• **STATED GOAL**:
Rewrite the entries below as a numbered list, with one line per item and no blank lines.

Dataset entries
------------------------------------------------------------------------

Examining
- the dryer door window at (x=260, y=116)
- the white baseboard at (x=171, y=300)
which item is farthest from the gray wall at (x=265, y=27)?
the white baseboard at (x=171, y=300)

------------------------------------------------------------------------

• **EXERCISE SOLUTION**:
1. Examining
2. - the dryer door window at (x=260, y=116)
3. - the white baseboard at (x=171, y=300)
4. which item is farthest from the gray wall at (x=265, y=27)?
5. the white baseboard at (x=171, y=300)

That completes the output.